● Quoted passage:
The UK’s co-living sector has been making progress at a snail's pace as planners worry about room sizes, facilities and social impact. A shift in emphasis toward "shared living" could help the sector to pick up speed — but many developers worry that this change could crash the car.

Birmingham City Council has been one of the local authorities with the most pronounced anxieties.

But a new approach has now been opened up by developer Cordia Blackswan. Rather than push against local authority hesitations about co-living, it is trying to go down a familiar route to an unfamiliar destination.

The Birmingham-based developer’s answer is to use existing rules on houses in multiple occupation to lever open some space to create so-called 'shared living'.

Cordia said it hopes to 'shift the narrative' on shared living for young professionals, Birmingham Live reported.

It has now won planning consent for a change of use from clothing wholesale (Use Class B8) to a 29-bed house in multiple occupation for its Bradford Works site at Barr Street, in Birmingham’s Jewellery Quarter.

However, the pivot to HMO rules will cause some co-living developers high anxiety: One of the aims of the co-living sector has been to put as much space as possible between their high-end product and the previously down-at-heel image of HMOs. But by embracing the HMO link, Cordia Blackswan thinks it can make it work.

Planning documents describe the scheme as 29 “non self-contained units of residential accommodation” to be completed to “a much higher standard of accommodation than a typical HMO to accommodate young professionals who are seeking high quality community living within the city centre.”

The latest approval builds on an earlier success at persuading the planners. In 2021 planners allowed the Cordia Blackswan HMO to go ahead because there were no other HMOs in the immediate neighbourhood, and no standard single-family housing in the vicinity to be inconvenienced. They also noted the good public transport links.

The original plan saw room sizes between 240 and 370 SF, with a cinema room and kitchens on each floor.

Cordia Blackswan’s success comes as other co-living developers ponder their next steps in the face of local council scepticism.

The largest scheme so far is Woodbourne Group's 1M SF Curzon Wharf development at Dartmouth Circus. The project met some resistance from planning officials in early encounters last year.

At that time council reactions prompted developers to think of creating studio clusters rather than HMO-style shared spaces.

● Given information:
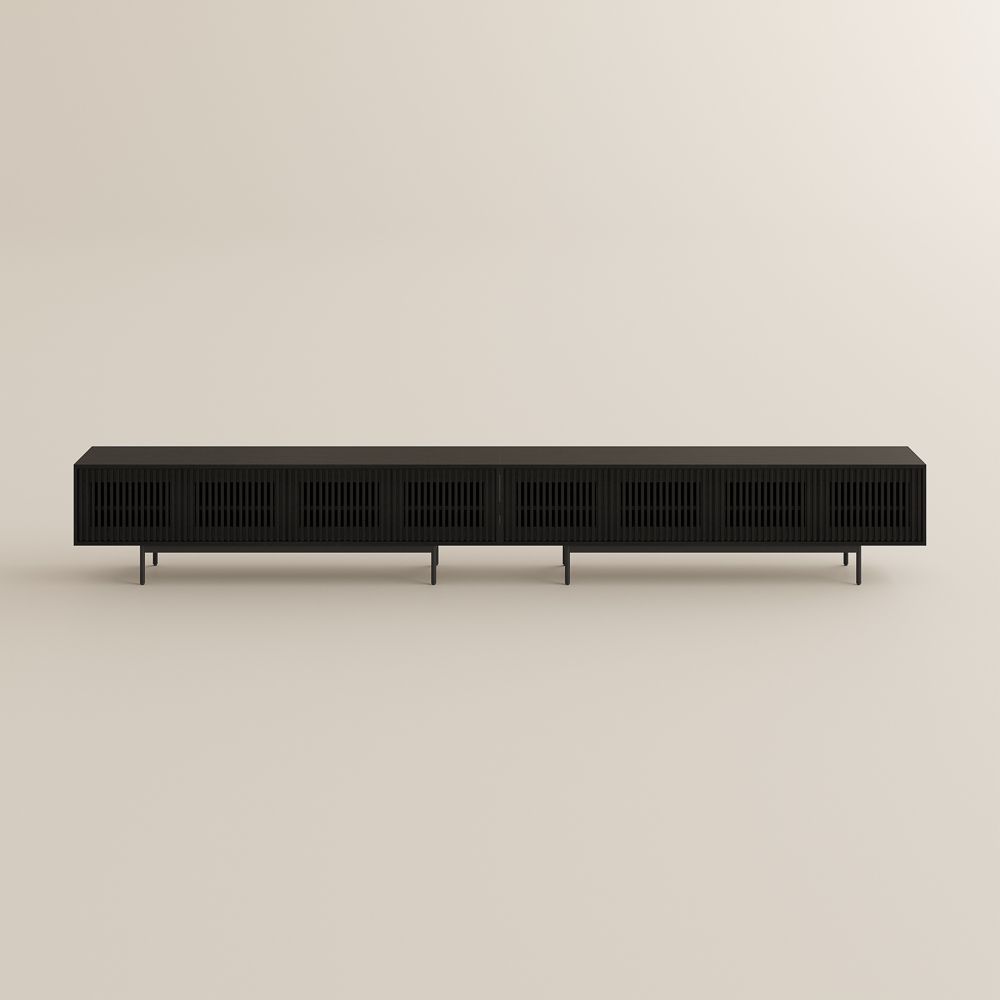 Aeolus Black MDF TV Stands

● What to produce:
Rewrite everything in the co-living article from "The latest approval" down to "encounters last year.", putting "games room" wherever "cinema room" appears.

● Solution to this exercise:
The latest approval builds on an earlier success at persuading the planners. In 2021 planners allowed the Cordia Blackswan HMO to go ahead because there were no other HMOs in the immediate neighbourhood, and no standard single-family housing in the vicinity to be inconvenienced. They also noted the good public transport links.

The original plan saw room sizes between 240 and 370 SF, with a games room and kitchens on each floor.

Cordia Blackswan’s success comes as other co-living developers ponder their next steps in the face of local council scepticism.

The largest scheme so far is Woodbourne Group's 1M SF Curzon Wharf development at Dartmouth Circus. The project met some resistance from planning officials in early encounters last year.